Tuesday, 28 June 2011

Street life - by Theo

Madrid, being a big city, naturally has street life in all shapes, sizes and styles, from buskers and beggars to hookers and hawkers. Some areas are particularly known for a certain type of street worker - Plaza Mayor for its human statues, the area around Opera for Chinese ladies selling fans, a street near Gran Via metro for its working girls and so on. Even our local high street, Jose del Hierro has its share of street life.

Firstly, there are the lottery sellers. One of the main lottery companies in Spain is Once, a charity set up to provide blind people with employment. Thanks to the Spanish love of the lottery, it is now a huge company and has expanded its remit to employing anyone with a disability. As a result, not only do we have a kiosk for a blind female lottery seller, but there are also two other regular sellers on our street - a woman in a wheelchair who hangs around the supermarket and a chap with a very dodgy knee (it bends inwards) who stations himself outside the Caja Madrid and always has a smile for Rosie.

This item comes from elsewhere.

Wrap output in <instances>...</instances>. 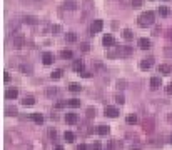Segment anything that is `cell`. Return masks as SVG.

They aren't the only people selling things on Jose del Hierro, though I suspect they are the only ones doing so legally. Two sisters station themselves outside the bakery every day with their buckets of flowers, while an older couple (who I assume are gypsies) are across the way selling knock-off make-up, clothes and occasionally extremely cheap melons. Nobody seems to mind, even though there are several clothes shops and fruiterias on the street that they are presumably undercutting.

Finally, there are the beggars. These come and go, but the most regular, rain or shine, 7 days a week, is the African guy. He's probably in his mid-twenties, I remember first seeing him when we came to view the flat prior to moving in, so he's been around at least 2 years, maybe more. He stations himself outside the supermarket, ostensibly selling La Farola (the streetlight), the Spanish equivalent of The Big Issue, though I've never seen anyone buy a copy, let alone read one, from him or any other "seller" around Madrid. Neither does he make any effort to sell one. Rather, he greets people and makes himself useful, holding a dog lead or some shopping bags while the owner shops, and accepting the odd piece of change people (including ourselves) give him. The boredom factor must be huge, despite all the people that pass the time of day with him, and I'm sure when he made the risky and dangerous crossing to Spain this wasn't what he envisaged doing. Yet judging by his perseverance and the preponderance of other Africans doing the same thing at supermarkets all over Madrid, it must be living, and a better one than they could hope for 'back home'. I can't help but think it's a terrible waste of humanity and yet further evidence that western immigration policies based on restricting both numbers and permission to work is failing and wrong-headed.